Remote SDR Betrieb - Upload Bandbreiten

  • Ich betreibe eine kleine Empfangsstation remote, da bedingt durch innerstädtische HF Störungen ein vernünftiger Empfang nicht gegeben ist.


    Den Remotebetrieb habe ich durch einen Raspi mit UMTS Stick realisiert, da DSL am Empfangsort nicht vorhanden ist. Ich erreiche den Raspi mittel VPN Verbindung.


    Als Empfänger sind am Raspi3B angebunden:


    RTL-SDR an Discone Antenne

    RSPdx an Stampfl Aktivdipol.


    Im Betrieb habe ich aktuell leider nur den RTL-SDR mittel SDRsharp, da der Remote Betrieb des RSPdx mittels SDRuno nicht ganz konsequent umgesetzt ist!?


    Nun meine Frage:


    Welche Upload Bandbreiten kann man überlicherweise mittels gängiger Software erreichen?


    Betreibe ich den RTL SDR mittels SDRsharp (super Software), dann ist die benötigte Upload Bandbreite ca. 35 kB/s. Dies bedeuten in der Stunde bereits ca. 130 MB! Ich höre zwar nur ab und zu abends, aber ein Datenvolumen von bisher 400 MB/30 Tage reicht da nicht lange.

    Leider unterstützt SDRsharp das Konkurrenzprodukt RSPdx nicht mehr, so daß ich auch schon Openwebrx ausprobiert habe. Hier liegt des Datenvolumen aber weitaus höher. SDRconsole ist auch keine Alternative, da der Serverbetrieb einen PC voraussetzt.

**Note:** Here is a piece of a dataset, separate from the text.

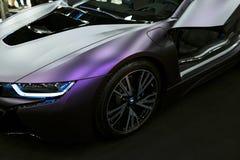 Luxury BMW i8 hybrid electric coupe. Plug-in hybrid sport car. Concept electric vehicle. Dark Matt colour. Car exterior details. Stock Image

    Gibt es eurerseits eventuell Erfahrungen über benötigte Bandbreiten beim Remotebetrieb?

  • Moin.

    Ich denke, dass Du mit SDRsharp und dem SpyServer bereits die maximale Bandbreiteneffizienz erreicht hast.

    Meines Wissens überträgt der SpyServer im Standardbetrieb (also nicht Full-IQ) nur das Basisband und die Bildinformationen für Spektrum und Wasserfall und führt einen großen Teil der Signalverarbeitung bereits auf dem SpyServer durch.

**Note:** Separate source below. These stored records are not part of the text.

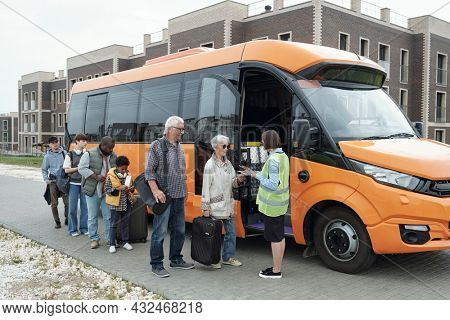 Female transportation supervisor in green vest standing at open bus door and checking tickets of passengers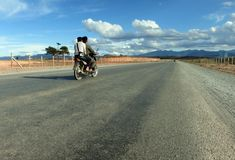 Two young people riding a motorcycle on a completely empty road royalty free stock photo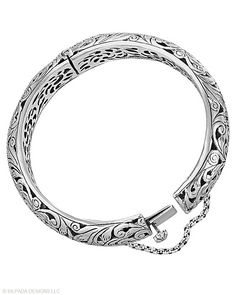 """Get lost in the filigree of wildflowers with this floral hinged Sterling Silver Bangle Bracelet. Interior diameter measures 2 1/2"""" with a Box Clasp and a Safety Chain."""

    Eventuell kannst Du die Demodulationsbandbreite bei schmaleren Signalen noch etwas reduzieren um Volumen zu sparen.

    Viele andere Lösungen versuchen, die volle IQ-Bandbreite zu übertragen und verbrauchen dadurch wesentlich mehr Datenvolumen.

    Eine wirklich bessere Lösung fällt mir auf Anhieb nicht ein.

    Du könntest höchstens am Remote-Standort einen kompletten PC aufstellen, den. Du dann per RDP oder VNC über VPN nutzt. Ich habe auch zwei solche PCs mit Airspy-Minis laufen, allerdings habe ich an den Remote-Standorten DSL verfügbar, so dass ich mir über die Bandbreite und das Datenvolumen noch keine Gedanken machen musste. Prinzipiell geht RDP aber über ein 56k Modem.

    Den Airspy Mini kann ich Dir für solche Anwendungen übrigens wärmstens empfehlen. Letztes Jahr gab es zum BlackFriday 30% Rabatt, da lohnt es sich, die Augen offen zu halten.


    Viele Grüße, Jörg.

  • Warum hast du nur 400MB für 30 Tage? Soviel kostet mobiles Datenvolumen jetzt ja auch nicht mehr. Eben mal bei AldiTalk geschaut, 4.5GB/4Wochen für 10€.


    Ansonsten wirst du - wie DL2ZBK schon geschrieben hat, die Datenmenge kaum mehr verringern können. Wenn du per RemoteDesktop etc. drauf gehst, wird es eher mehr werden.

  • Hallo bjossi,


    Ich hatte mir erstmal eine Prepaid Karte von Vodafone genommen, da ich bereits eine habe und zum Testen die 2,99€/30Tage mir ausreichend erschienen.


    Mein Außengerät ist mittlerweile fertig und für den ab und zu SWL/HF Hörbetrieb sind die 400 MB wirklich viel zu wenig. Ich habe mich etwas umgesehen, die Karte von Lidl erscheint mir eigentlich geeignet, da sie das Vodafone Netz nutzt und am Standort eine bessere Netzabdeckung zeigt. Mit 6,99€/30 Tage gehen die Kosten noch, schade nur, dass die Drosselung nach Volumenüberschreitung 64 lbit/s und nich 64 kB/s beträgt. Hatte mich anfangs getäuscht und schon gefreut, dass trotz Drosselung die Datenrate für SDRsharp noch reicht.


    Ich werde wahrscheinlich den RSPdx gegen einen Airspy HF+ Discovery tauschen, da die Remoteanbindung des RSPdx irgendwie nicht richtig zum Laufen kommt und wenn, dann sind bisher die Datenraten viel zu hoch.


    Gablingen.....dort bin ich schon oft vorbei gefahren und auch mal drumherum gelaufen...schöne Anlage!